**Your instructions:**
Retype all of the data. Every line must match exactly.
--- Data for this exercise Enclosed Below ---
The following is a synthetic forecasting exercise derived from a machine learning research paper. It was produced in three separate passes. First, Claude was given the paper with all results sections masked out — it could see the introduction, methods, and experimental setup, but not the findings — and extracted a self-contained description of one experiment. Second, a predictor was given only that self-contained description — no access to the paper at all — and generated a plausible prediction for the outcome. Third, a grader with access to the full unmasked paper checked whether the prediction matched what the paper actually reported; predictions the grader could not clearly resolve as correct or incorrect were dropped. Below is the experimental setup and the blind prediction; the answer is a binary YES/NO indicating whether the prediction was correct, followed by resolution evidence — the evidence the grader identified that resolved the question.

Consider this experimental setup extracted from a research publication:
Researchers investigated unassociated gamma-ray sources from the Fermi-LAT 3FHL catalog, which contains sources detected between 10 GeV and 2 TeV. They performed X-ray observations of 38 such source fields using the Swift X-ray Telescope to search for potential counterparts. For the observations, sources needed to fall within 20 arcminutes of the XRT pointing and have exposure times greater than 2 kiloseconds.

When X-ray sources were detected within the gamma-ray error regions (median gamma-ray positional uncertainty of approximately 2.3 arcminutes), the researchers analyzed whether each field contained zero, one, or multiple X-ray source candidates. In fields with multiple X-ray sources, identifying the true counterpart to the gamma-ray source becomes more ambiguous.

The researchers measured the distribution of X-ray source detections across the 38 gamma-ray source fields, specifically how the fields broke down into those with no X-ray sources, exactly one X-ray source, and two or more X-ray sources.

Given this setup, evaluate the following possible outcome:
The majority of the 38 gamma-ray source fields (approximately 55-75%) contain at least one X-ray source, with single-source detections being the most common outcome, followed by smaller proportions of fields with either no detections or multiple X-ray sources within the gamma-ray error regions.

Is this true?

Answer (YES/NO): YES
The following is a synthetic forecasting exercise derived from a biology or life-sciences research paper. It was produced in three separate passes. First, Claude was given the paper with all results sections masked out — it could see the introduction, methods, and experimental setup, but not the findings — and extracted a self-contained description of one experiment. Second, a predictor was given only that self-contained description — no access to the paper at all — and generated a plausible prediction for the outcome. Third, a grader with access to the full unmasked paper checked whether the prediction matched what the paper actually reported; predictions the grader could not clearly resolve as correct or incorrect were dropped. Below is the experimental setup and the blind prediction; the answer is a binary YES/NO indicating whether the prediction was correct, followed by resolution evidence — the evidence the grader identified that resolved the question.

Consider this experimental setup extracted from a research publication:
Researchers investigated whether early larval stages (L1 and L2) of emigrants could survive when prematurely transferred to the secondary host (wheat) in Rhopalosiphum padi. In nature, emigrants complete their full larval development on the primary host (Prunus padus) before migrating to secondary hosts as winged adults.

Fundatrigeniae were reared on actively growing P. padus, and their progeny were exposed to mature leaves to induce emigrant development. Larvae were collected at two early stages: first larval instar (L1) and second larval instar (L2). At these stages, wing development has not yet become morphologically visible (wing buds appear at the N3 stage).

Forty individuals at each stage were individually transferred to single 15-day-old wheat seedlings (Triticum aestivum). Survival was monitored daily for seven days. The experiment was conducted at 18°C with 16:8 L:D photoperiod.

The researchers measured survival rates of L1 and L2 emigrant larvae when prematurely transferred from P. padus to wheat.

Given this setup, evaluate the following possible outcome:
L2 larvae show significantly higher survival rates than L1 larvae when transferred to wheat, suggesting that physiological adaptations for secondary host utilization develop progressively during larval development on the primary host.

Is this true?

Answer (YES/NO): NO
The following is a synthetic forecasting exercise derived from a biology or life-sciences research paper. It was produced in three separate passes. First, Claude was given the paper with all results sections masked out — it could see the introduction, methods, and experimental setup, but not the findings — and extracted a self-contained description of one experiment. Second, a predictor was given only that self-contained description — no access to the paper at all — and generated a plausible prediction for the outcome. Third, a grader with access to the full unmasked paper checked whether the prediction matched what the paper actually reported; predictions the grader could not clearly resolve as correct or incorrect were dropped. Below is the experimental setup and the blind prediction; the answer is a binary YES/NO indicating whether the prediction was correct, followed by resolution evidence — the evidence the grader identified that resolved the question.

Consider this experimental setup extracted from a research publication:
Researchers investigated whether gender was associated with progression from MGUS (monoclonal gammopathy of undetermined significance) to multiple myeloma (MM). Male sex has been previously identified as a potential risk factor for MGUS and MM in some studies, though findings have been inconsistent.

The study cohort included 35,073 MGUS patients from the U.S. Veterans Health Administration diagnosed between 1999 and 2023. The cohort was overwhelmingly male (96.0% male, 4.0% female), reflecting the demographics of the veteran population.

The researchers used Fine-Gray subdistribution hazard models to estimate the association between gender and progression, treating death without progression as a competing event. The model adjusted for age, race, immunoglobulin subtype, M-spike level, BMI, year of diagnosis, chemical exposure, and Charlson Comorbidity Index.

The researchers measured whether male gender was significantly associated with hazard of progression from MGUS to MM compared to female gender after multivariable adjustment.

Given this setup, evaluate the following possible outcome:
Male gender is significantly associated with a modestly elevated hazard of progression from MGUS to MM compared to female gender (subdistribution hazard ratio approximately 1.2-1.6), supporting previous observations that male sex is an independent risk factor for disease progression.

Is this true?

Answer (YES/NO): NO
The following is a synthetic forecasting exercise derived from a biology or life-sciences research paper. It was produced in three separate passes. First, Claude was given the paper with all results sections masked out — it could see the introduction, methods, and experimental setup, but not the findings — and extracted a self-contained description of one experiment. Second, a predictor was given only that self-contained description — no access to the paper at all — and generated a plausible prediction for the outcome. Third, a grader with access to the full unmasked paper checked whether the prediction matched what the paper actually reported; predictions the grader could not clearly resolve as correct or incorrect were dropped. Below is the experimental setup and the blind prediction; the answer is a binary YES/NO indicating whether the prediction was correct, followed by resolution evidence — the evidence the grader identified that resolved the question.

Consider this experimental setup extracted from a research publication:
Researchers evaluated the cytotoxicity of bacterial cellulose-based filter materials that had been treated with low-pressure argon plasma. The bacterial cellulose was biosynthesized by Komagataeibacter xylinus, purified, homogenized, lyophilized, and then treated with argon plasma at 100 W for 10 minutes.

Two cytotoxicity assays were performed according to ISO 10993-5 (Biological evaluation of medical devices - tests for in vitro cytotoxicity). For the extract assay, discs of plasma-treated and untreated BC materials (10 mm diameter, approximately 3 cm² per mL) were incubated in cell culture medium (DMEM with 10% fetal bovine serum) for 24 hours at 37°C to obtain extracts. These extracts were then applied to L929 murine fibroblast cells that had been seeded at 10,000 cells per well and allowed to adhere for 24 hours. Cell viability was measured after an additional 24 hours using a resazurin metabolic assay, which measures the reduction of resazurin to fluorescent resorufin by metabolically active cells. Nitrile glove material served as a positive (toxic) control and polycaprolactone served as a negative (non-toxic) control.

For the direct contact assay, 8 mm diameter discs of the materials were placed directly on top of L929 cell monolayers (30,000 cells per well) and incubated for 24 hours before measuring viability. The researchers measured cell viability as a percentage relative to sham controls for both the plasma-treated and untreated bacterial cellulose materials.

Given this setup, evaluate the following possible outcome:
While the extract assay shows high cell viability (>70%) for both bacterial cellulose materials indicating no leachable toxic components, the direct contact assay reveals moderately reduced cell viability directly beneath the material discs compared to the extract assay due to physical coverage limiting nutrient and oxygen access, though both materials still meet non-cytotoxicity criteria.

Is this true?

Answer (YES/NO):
--- End of Enclosed Data for this exercise ---
**Output for this exercise:**
The following is a synthetic forecasting exercise derived from a machine learning research paper. It was produced in three separate passes. First, Claude was given the paper with all results sections masked out — it could see the introduction, methods, and experimental setup, but not the findings — and extracted a self-contained description of one experiment. Second, a predictor was given only that self-contained description — no access to the paper at all — and generated a plausible prediction for the outcome. Third, a grader with access to the full unmasked paper checked whether the prediction matched what the paper actually reported; predictions the grader could not clearly resolve as correct or incorrect were dropped. Below is the experimental setup and the blind prediction; the answer is a binary YES/NO indicating whether the prediction was correct, followed by resolution evidence — the evidence the grader identified that resolved the question.

Consider this experimental setup extracted from a research publication:
Researchers investigated unassociated gamma-ray sources from the Fermi-LAT 3FHL catalog, which contains sources detected between 10 GeV and 2 TeV. They performed X-ray observations of 38 such source fields using the Swift X-ray Telescope to search for potential counterparts. For the observations, sources needed to fall within 20 arcminutes of the XRT pointing and have exposure times greater than 2 kiloseconds.

When X-ray sources were detected within the gamma-ray error regions (median gamma-ray positional uncertainty of approximately 2.3 arcminutes), the researchers analyzed whether each field contained zero, one, or multiple X-ray source candidates. In fields with multiple X-ray sources, identifying the true counterpart to the gamma-ray source becomes more ambiguous.

The researchers measured the distribution of X-ray source detections across the 38 gamma-ray source fields, specifically how the fields broke down into those with no X-ray sources, exactly one X-ray source, and two or more X-ray sources.

Given this setup, evaluate the following possible outcome:
The majority of the 38 gamma-ray source fields (approximately 55-75%) contain at least one X-ray source, with single-source detections being the most common outcome, followed by smaller proportions of fields with either no detections or multiple X-ray sources within the gamma-ray error regions.

Is this true?

Answer (YES/NO): YES
The following is a synthetic forecasting exercise derived from a biology or life-sciences research paper. It was produced in three separate passes. First, Claude was given the paper with all results sections masked out — it could see the introduction, methods, and experimental setup, but not the findings — and extracted a self-contained description of one experiment. Second, a predictor was given only that self-contained description — no access to the paper at all — and generated a plausible prediction for the outcome. Third, a grader with access to the full unmasked paper checked whether the prediction matched what the paper actually reported; predictions the grader could not clearly resolve as correct or incorrect were dropped. Below is the experimental setup and the blind prediction; the answer is a binary YES/NO indicating whether the prediction was correct, followed by resolution evidence — the evidence the grader identified that resolved the question.

Consider this experimental setup extracted from a research publication:
Researchers investigated whether early larval stages (L1 and L2) of emigrants could survive when prematurely transferred to the secondary host (wheat) in Rhopalosiphum padi. In nature, emigrants complete their full larval development on the primary host (Prunus padus) before migrating to secondary hosts as winged adults.

Fundatrigeniae were reared on actively growing P. padus, and their progeny were exposed to mature leaves to induce emigrant development. Larvae were collected at two early stages: first larval instar (L1) and second larval instar (L2). At these stages, wing development has not yet become morphologically visible (wing buds appear at the N3 stage).

Forty individuals at each stage were individually transferred to single 15-day-old wheat seedlings (Triticum aestivum). Survival was monitored daily for seven days. The experiment was conducted at 18°C with 16:8 L:D photoperiod.

The researchers measured survival rates of L1 and L2 emigrant larvae when prematurely transferred from P. padus to wheat.

Given this setup, evaluate the following possible outcome:
L2 larvae show significantly higher survival rates than L1 larvae when transferred to wheat, suggesting that physiological adaptations for secondary host utilization develop progressively during larval development on the primary host.

Is this true?

Answer (YES/NO): NO
The following is a synthetic forecasting exercise derived from a biology or life-sciences research paper. It was produced in three separate passes. First, Claude was given the paper with all results sections masked out — it could see the introduction, methods, and experimental setup, but not the findings — and extracted a self-contained description of one experiment. Second, a predictor was given only that self-contained description — no access to the paper at all — and generated a plausible prediction for the outcome. Third, a grader with access to the full unmasked paper checked whether the prediction matched what the paper actually reported; predictions the grader could not clearly resolve as correct or incorrect were dropped. Below is the experimental setup and the blind prediction; the answer is a binary YES/NO indicating whether the prediction was correct, followed by resolution evidence — the evidence the grader identified that resolved the question.

Consider this experimental setup extracted from a research publication:
Researchers investigated whether gender was associated with progression from MGUS (monoclonal gammopathy of undetermined significance) to multiple myeloma (MM). Male sex has been previously identified as a potential risk factor for MGUS and MM in some studies, though findings have been inconsistent.

The study cohort included 35,073 MGUS patients from the U.S. Veterans Health Administration diagnosed between 1999 and 2023. The cohort was overwhelmingly male (96.0% male, 4.0% female), reflecting the demographics of the veteran population.

The researchers used Fine-Gray subdistribution hazard models to estimate the association between gender and progression, treating death without progression as a competing event. The model adjusted for age, race, immunoglobulin subtype, M-spike level, BMI, year of diagnosis, chemical exposure, and Charlson Comorbidity Index.

The researchers measured whether male gender was significantly associated with hazard of progression from MGUS to MM compared to female gender after multivariable adjustment.

Given this setup, evaluate the following possible outcome:
Male gender is significantly associated with a modestly elevated hazard of progression from MGUS to MM compared to female gender (subdistribution hazard ratio approximately 1.2-1.6), supporting previous observations that male sex is an independent risk factor for disease progression.

Is this true?

Answer (YES/NO): NO
The following is a synthetic forecasting exercise derived from a biology or life-sciences research paper. It was produced in three separate passes. First, Claude was given the paper with all results sections masked out — it could see the introduction, methods, and experimental setup, but not the findings — and extracted a self-contained description of one experiment. Second, a predictor was given only that self-contained description — no access to the paper at all — and generated a plausible prediction for the outcome. Third, a grader with access to the full unmasked paper checked whether the prediction matched what the paper actually reported; predictions the grader could not clearly resolve as correct or incorrect were dropped. Below is the experimental setup and the blind prediction; the answer is a binary YES/NO indicating whether the prediction was correct, followed by resolution evidence — the evidence the grader identified that resolved the question.

Consider this experimental setup extracted from a research publication:
Researchers evaluated the cytotoxicity of bacterial cellulose-based filter materials that had been treated with low-pressure argon plasma. The bacterial cellulose was biosynthesized by Komagataeibacter xylinus, purified, homogenized, lyophilized, and then treated with argon plasma at 100 W for 10 minutes.

Two cytotoxicity assays were performed according to ISO 10993-5 (Biological evaluation of medical devices - tests for in vitro cytotoxicity). For the extract assay, discs of plasma-treated and untreated BC materials (10 mm diameter, approximately 3 cm² per mL) were incubated in cell culture medium (DMEM with 10% fetal bovine serum) for 24 hours at 37°C to obtain extracts. These extracts were then applied to L929 murine fibroblast cells that had been seeded at 10,000 cells per well and allowed to adhere for 24 hours. Cell viability was measured after an additional 24 hours using a resazurin metabolic assay, which measures the reduction of resazurin to fluorescent resorufin by metabolically active cells. Nitrile glove material served as a positive (toxic) control and polycaprolactone served as a negative (non-toxic) control.

For the direct contact assay, 8 mm diameter discs of the materials were placed directly on top of L929 cell monolayers (30,000 cells per well) and incubated for 24 hours before measuring viability. The researchers measured cell viability as a percentage relative to sham controls for both the plasma-treated and untreated bacterial cellulose materials.

Given this setup, evaluate the following possible outcome:
While the extract assay shows high cell viability (>70%) for both bacterial cellulose materials indicating no leachable toxic components, the direct contact assay reveals moderately reduced cell viability directly beneath the material discs compared to the extract assay due to physical coverage limiting nutrient and oxygen access, though both materials still meet non-cytotoxicity criteria.

Is this true?

Answer (YES/NO):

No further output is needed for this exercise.